The romanticizing of the Soviet system is for the most part – given the sober comparisons – at least irrational. Why are there, nevertheless, nostalgics on the one hand, young communists on the other, who are mimicking such a system? First, the political and economic system must be differentiated from the cultural sphere. The Soviet Union was also formative for several generations, culture, films and music, into which people were born and socialized. In addition, many claim to have been part of a common economic system and a world power. This awakens a feeling of togetherness. Another motivation, according to respondents, is the stability that existed in the Soviet Union compared to the post-Soviet systems.
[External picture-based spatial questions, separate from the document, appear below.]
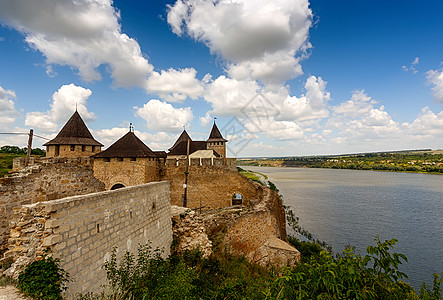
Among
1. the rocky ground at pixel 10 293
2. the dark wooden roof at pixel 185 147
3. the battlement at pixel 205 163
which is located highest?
the dark wooden roof at pixel 185 147

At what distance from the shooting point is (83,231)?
367cm

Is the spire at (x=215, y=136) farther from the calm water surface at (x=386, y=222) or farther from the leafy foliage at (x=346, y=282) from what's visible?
the leafy foliage at (x=346, y=282)

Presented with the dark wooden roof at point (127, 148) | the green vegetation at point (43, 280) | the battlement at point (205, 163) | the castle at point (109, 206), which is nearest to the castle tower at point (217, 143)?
the castle at point (109, 206)

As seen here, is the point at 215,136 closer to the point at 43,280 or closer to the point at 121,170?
the point at 121,170

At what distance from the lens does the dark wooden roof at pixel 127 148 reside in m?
11.9

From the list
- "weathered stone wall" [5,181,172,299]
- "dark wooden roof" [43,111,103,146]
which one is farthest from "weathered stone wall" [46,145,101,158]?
"weathered stone wall" [5,181,172,299]

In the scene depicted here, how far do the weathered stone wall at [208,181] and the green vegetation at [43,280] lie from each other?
9938 millimetres

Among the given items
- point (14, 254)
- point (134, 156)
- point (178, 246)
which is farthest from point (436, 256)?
point (14, 254)

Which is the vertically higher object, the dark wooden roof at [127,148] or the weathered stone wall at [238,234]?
the dark wooden roof at [127,148]

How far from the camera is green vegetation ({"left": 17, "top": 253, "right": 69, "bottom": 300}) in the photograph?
2873 mm

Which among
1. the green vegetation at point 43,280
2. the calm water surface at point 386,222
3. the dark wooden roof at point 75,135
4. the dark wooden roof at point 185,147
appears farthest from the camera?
the dark wooden roof at point 185,147

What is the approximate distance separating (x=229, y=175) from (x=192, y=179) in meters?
2.12

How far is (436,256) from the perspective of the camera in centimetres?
1496

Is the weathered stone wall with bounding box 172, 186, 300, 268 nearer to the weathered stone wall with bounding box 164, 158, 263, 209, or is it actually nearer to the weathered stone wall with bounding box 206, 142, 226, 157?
the weathered stone wall with bounding box 164, 158, 263, 209
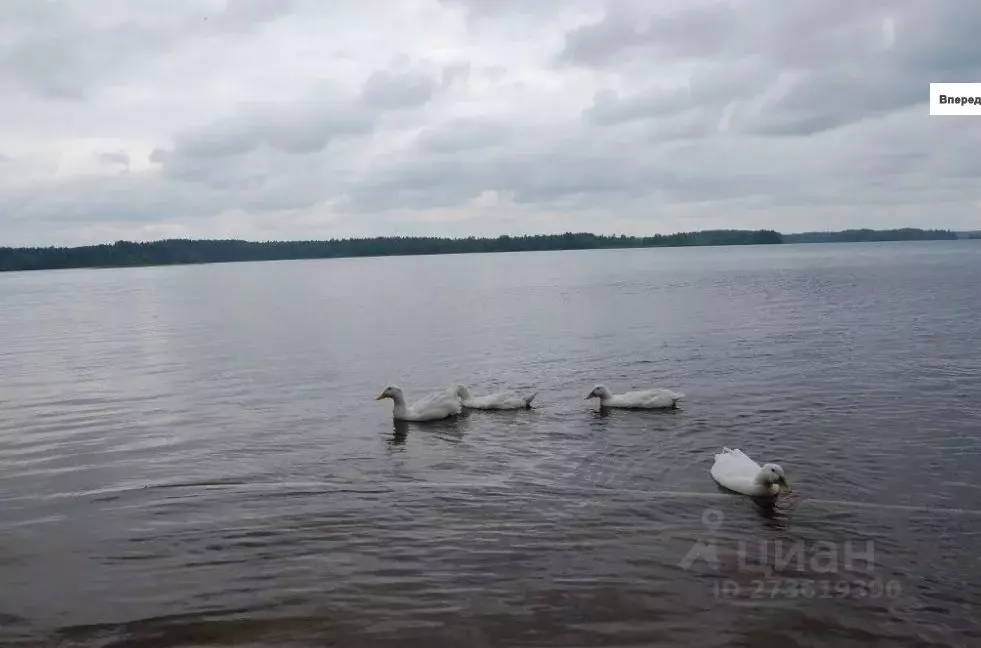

Many of the post-Soviet states actually experienced crises after the collapse of the Soviet Union, and these crises are still continuing today. Many states were barely able to recover from these crises and, due to the rapid economic transformation, fell into a system of corruption and oligarchies. To this day, many of these states are struggling to consolidate politically, institutionally and economically.
The illusory nostalgia of communism
The policy of planned economy, which oriented the economy in individual countries in certain directions, as well as the post-Soviet chaotic wave of liberalization coupled with national conflicts are certainly some of the factors why some countries failed to recover. For the failed attempts at transformation, the problems are attributed to capitalism. That capitalism which made the countries of Western Europe, Canada, the USA, Singapore, Japan, South Korea, Australia and countless other states the most livable countries in the world. Even China, which prides itself as communist, has been following the capitalist path for the last decades. The prime examples of communist systems that survived the collapse of the 1990s or reinvented themselves can be seen today. For example in Cuba, Venezuela or North Korea, where people still live below the poverty line, have no chance of advancement and are subject to censorship.
Wishing back communism because certain countries fell into the spiral of corruption would be the same as wishing back absolute monarchies because of the economic situation after the First World War.
Soviet nostalgia may perhaps be understandable for the then socialized generations on an emotional level and in terms of the post-soviet economic situation, but the romanticization of the Soviet system and communism is not only an illusion but also irrational. Wishing back communism because certain countries fell into the spiral of corruption would be the same as wishing back absolute monarchies because of the economic situation after the First World War. After all, the illusory nostalgia of communism is in reality not a nostalgia for communism – but rather a protest against oligarchies, instability and corruption.